By the time Mark Twain was piloting riverboats on the nearby Mississippi River in 1857, more than 40 years later, it stood tall and mature on what had become the Minnesota Territory, and it was part of the lush forested Washington County shoreline he would scan from the pilothouse.
The mighty bur oak standing along Diane and Ted Fredrickson's driveway in the River Acres neighborhood on the south edge of Cottage Grove, tall as a six-story building and with a trunk about 13 feet around supporting a majestic canopy shading much of their yard, has been witness to an estimated 200 years of history — two centuries of ever-cycling seasons, of floods, droughts, blizzards and windstorms.
"I just wish it could talk," Diane Fredrickson said.

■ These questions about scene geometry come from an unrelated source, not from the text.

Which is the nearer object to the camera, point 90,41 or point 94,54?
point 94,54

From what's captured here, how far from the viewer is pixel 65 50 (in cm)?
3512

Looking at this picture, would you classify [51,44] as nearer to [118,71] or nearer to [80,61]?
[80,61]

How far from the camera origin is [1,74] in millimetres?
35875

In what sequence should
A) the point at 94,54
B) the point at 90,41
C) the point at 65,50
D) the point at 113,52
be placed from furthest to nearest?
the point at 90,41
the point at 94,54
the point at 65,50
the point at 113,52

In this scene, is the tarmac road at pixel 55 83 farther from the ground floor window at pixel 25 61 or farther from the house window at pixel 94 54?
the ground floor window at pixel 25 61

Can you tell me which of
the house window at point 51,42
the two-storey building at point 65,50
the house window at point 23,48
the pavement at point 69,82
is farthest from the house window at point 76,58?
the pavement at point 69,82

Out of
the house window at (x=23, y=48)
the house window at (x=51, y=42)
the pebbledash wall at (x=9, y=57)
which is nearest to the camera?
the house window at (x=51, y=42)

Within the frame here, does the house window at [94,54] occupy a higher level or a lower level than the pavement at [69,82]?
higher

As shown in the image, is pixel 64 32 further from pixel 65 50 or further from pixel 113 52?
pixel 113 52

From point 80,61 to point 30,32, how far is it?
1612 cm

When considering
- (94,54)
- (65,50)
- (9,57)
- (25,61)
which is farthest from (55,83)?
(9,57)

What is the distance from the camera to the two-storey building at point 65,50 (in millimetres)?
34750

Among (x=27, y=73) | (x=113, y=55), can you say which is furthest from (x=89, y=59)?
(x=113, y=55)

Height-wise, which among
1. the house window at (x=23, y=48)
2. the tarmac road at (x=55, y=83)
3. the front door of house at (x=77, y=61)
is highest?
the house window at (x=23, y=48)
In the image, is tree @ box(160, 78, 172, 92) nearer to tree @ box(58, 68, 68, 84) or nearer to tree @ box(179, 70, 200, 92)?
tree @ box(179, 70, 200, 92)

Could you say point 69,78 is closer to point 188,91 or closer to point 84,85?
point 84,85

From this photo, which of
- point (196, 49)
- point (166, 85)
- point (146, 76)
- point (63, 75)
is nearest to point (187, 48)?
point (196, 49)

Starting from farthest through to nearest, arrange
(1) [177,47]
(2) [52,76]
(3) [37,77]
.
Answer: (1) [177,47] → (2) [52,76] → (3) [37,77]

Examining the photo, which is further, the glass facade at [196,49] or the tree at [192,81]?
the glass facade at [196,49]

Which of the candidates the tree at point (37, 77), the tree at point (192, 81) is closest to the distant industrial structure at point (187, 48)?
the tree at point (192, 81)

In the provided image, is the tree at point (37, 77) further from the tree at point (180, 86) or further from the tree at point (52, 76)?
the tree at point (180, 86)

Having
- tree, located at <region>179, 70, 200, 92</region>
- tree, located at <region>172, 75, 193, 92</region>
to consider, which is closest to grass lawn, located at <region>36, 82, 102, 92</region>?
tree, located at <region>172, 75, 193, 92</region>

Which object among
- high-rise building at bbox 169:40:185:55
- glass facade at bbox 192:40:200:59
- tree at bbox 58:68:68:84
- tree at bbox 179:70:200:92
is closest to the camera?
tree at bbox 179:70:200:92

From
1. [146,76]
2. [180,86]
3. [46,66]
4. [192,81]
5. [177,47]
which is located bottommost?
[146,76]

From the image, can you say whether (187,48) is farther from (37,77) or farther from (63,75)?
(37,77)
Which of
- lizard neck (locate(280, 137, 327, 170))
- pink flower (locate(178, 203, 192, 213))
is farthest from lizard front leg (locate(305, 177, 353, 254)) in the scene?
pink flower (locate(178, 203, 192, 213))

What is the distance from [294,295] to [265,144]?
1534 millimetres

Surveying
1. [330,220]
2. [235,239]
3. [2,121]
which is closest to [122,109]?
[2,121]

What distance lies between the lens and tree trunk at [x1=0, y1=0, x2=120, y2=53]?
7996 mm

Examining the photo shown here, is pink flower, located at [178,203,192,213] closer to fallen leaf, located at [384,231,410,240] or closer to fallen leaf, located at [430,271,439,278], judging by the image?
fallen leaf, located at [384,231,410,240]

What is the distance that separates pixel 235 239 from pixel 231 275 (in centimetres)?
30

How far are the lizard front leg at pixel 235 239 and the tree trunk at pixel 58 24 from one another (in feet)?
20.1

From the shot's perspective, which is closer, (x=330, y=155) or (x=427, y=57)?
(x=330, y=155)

This turbulent summer so far has brought heavy rains and devastating winds that have taken a sobering toll on trees across the Twin Cities, and cities in Washington County have not been spared. Their losses serve as a reminder that the value of trees, both to homeowners and cities at large, go beyond the aesthetic.
"I think trees kind of define a community, in some aspects," said Steve Bowe, Cottage Grove's city forester. "The way we preserve them, the way we take care of them: I look at them not only as a value to the city, but to the taxpayers. I look at them as a value to everybody."
To highlight what value they bring to a community named, after all, for a wooded area, Cottage Grove last year initiated a "Champion Tree" registry last year.
The Fredricksons' bur oak is believed to be the oldest tree in the city, and they treasure it.